A thirty-two-year-old male high school English teacher wrote, “The first time I took it in Brazil, I felt a presence behind me that kind of embraced me and took me on a voyage of my mind. There was a snake-like hissing in my ear, and then the spirit entered me, and I could feel it move into my body, and there was what I can only describe as a kind of lovemaking but without the typical signs of arousal. If at any point during the ceremonies my mind wandered to think about females I was attracted to, I would all of a sudden feel like I was being constricted by a boa in a jealous and playful sort of way.” I particularly like his description of being constricted by a jealous boa as playful. He said his relationship with her was unfolding “wonderfully, she shows up from time to time when she’s happy with me — to let me know I’m on the right path and that she’s always around.”
A twenty-nine-year-old male graduate student was so connected with the spirit of ayahuasca that he had familiar-sounding relationship problems: “Currently, I feel she’s mad at me for not following through on the initial gifts she gave me. I don’t communicate with her, and maybe that’s the problem! I don’t know what to do about it! Right now, my relationship with her feels stuck, but every once in a while I feel her love…actually as I’m writing this right now!” All the exclamation marks belong to the writer and illustrate the intensity of his experience.

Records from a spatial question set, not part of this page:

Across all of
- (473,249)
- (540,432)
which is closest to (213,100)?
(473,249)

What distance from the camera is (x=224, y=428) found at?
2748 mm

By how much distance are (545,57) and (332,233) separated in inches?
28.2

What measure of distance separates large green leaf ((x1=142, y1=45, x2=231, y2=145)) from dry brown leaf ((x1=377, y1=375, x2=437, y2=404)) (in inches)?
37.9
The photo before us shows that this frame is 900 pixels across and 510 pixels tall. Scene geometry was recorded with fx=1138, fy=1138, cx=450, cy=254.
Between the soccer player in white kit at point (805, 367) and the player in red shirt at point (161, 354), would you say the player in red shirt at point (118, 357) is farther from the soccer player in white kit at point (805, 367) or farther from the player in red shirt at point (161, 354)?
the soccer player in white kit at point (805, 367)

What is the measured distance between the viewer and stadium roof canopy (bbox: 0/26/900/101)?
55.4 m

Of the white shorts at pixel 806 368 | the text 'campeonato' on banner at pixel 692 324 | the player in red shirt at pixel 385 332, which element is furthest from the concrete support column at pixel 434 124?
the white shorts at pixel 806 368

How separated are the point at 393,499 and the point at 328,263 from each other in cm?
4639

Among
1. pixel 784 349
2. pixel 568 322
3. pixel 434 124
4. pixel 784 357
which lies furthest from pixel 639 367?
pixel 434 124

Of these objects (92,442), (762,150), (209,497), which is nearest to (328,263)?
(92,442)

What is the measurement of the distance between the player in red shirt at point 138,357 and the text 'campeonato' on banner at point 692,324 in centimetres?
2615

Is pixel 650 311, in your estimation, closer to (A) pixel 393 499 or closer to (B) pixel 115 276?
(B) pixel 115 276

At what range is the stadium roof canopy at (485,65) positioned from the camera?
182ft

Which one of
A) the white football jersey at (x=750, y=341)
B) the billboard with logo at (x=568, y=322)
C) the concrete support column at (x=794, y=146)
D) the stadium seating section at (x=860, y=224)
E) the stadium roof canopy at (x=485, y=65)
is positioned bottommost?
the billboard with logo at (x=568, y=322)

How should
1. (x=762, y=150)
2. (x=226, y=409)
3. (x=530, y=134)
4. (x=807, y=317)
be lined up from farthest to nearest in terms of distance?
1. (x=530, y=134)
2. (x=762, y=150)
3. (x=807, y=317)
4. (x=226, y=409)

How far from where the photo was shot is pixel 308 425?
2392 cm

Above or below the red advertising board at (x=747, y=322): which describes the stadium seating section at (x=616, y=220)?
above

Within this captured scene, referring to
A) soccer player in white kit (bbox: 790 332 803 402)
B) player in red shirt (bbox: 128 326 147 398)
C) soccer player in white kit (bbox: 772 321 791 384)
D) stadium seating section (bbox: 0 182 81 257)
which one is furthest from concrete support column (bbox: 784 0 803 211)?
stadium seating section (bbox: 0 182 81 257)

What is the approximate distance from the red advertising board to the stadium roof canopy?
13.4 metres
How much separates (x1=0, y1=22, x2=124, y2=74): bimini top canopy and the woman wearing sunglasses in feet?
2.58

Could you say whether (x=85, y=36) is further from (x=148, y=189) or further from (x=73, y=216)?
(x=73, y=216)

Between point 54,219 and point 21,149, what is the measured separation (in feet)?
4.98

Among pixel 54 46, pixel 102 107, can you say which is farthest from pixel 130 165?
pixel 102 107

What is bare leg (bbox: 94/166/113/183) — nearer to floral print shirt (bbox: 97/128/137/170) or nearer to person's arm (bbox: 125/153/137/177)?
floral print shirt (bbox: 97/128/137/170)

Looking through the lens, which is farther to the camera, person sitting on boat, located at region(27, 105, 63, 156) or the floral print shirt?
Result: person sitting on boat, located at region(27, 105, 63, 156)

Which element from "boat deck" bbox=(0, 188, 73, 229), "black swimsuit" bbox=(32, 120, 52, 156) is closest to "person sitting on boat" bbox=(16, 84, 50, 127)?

One man wrote, “She heals me, sometimes gently and sometimes fiercely. We communicate telepathically — she speaks to me in my mind, and I speak back. Sometimes I’m not sure if it’s her or me talking — maybe she’s just helping me relate to myself.” This is the central question I also ask: Is this an outside entity or one’s own inner voice talking? No one has a definite answer, but this man offered me something of a resolution: If the voice is me talking to myself, then the spirit of ayahuasca is helping me do that. For those of us with ontological problems regarding communications with a plant teacher, this is one approach to resolving the conflict. The same man said that he has learned to notice when he’s resisting communicating with the spirit of ayahuasca and to love his resistance. Another interesting solution.